Directives 2002/12/EC and 2002/13/EC (Solvency I)

Amend Directive 73/239/ EEC (life undertakings) and 79/267/EEC (non-life undertakings) to strengthen solvency margin requirements. The new requirements (not applicable to mutuals, life or non-life, with less than €5 million annual contribution income): (a) allow Member States to establish more stringent solvency requirements; (b) increase the minimum guarantee fund, (to €3 million index-linked; (c) increase the threshold levels of premiums and claims below which a higher solvency margin is required; (d) allow earlier supervisory intervention; (e) increase the solvency margin for certain volatile categories of non-life business (marine, aviation and general liability) by 50 per cent; (f) allow a life company to include up to 50 per cent of its future profits for solvency until 31 December 2009 subject to supervisory approval; (g) the division of assets, for solvency purposes, into three categories those acceptable without limitation, those acceptable subject to limitations and those acceptable only with approval. The new measures start in 2004.
────────────────
Copy out the Solvency I directives text in full, word for word. The data has no connection to the Solvency I directives text.

(Entries from a dataset)
────────────────
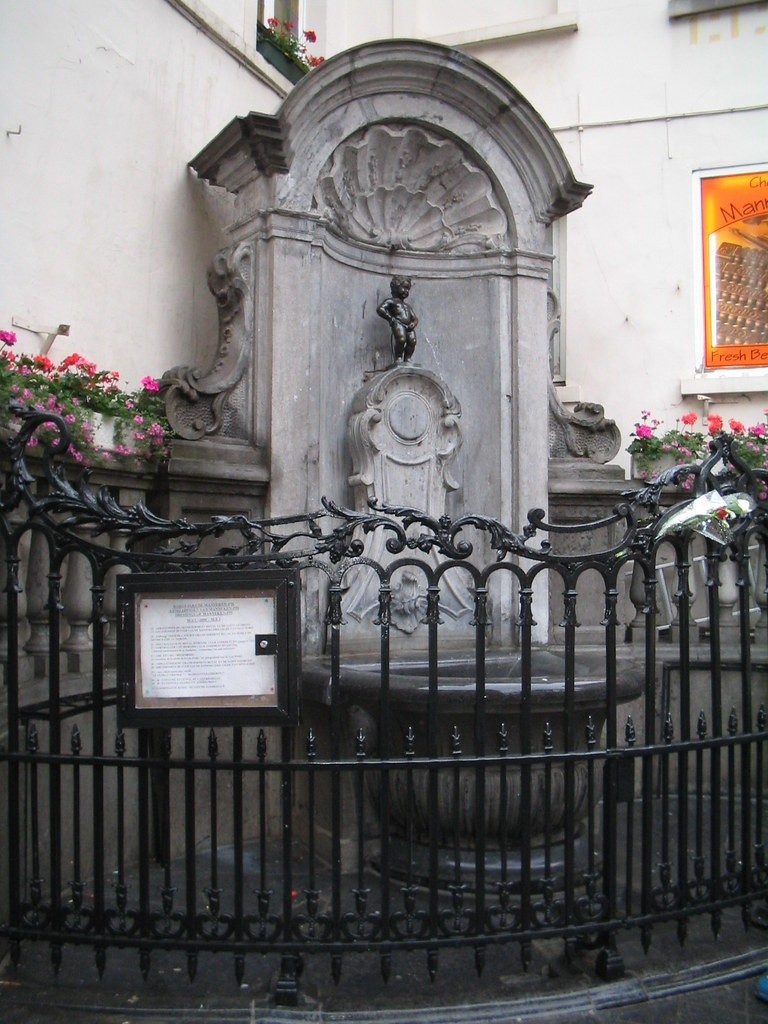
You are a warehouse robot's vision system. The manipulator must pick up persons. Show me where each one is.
[376,275,421,367]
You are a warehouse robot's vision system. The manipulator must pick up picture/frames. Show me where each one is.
[693,163,768,376]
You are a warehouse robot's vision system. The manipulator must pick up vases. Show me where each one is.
[0,410,168,472]
[629,451,709,481]
[255,39,309,85]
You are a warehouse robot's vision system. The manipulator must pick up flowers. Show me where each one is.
[625,409,768,500]
[0,329,176,465]
[266,17,329,67]
[614,490,759,558]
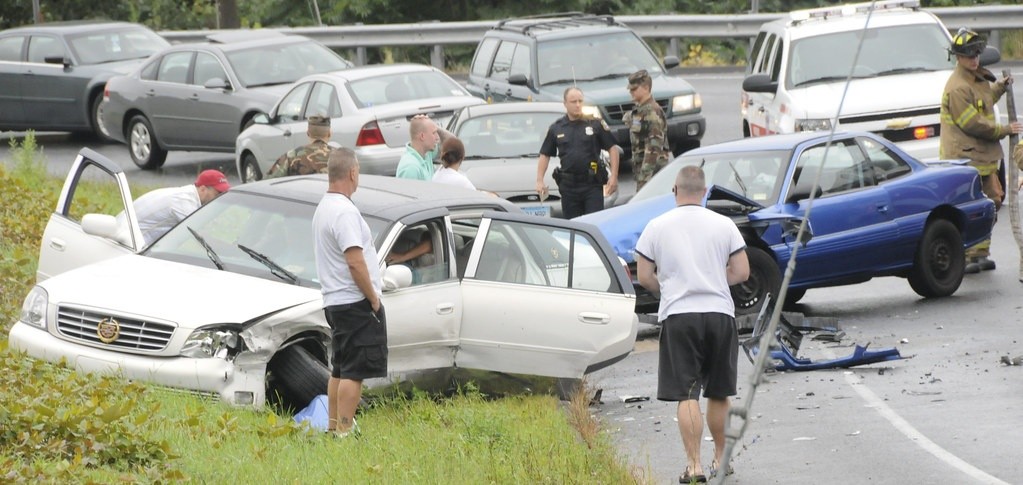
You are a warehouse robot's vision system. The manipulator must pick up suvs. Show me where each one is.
[468,16,707,154]
[741,0,1006,206]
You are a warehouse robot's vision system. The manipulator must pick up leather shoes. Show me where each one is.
[963,257,996,275]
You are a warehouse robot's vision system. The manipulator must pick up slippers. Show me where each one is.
[678,465,707,483]
[710,463,735,476]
────────────────
RESULT OF THE EXERCISE:
Directives 2002/12/EC and 2002/13/EC (Solvency I)

Amend Directive 73/239/ EEC (life undertakings) and 79/267/EEC (non-life undertakings) to strengthen solvency margin requirements. The new requirements (not applicable to mutuals, life or non-life, with less than €5 million annual contribution income): (a) allow Member States to establish more stringent solvency requirements; (b) increase the minimum guarantee fund, (to €3 million index-linked; (c) increase the threshold levels of premiums and claims below which a higher solvency margin is required; (d) allow earlier supervisory intervention; (e) increase the solvency margin for certain volatile categories of non-life business (marine, aviation and general liability) by 50 per cent; (f) allow a life company to include up to 50 per cent of its future profits for solvency until 31 December 2009 subject to supervisory approval; (g) the division of assets, for solvency purposes, into three categories those acceptable without limitation, those acceptable subject to limitations and those acceptable only with approval. The new measures start in 2004.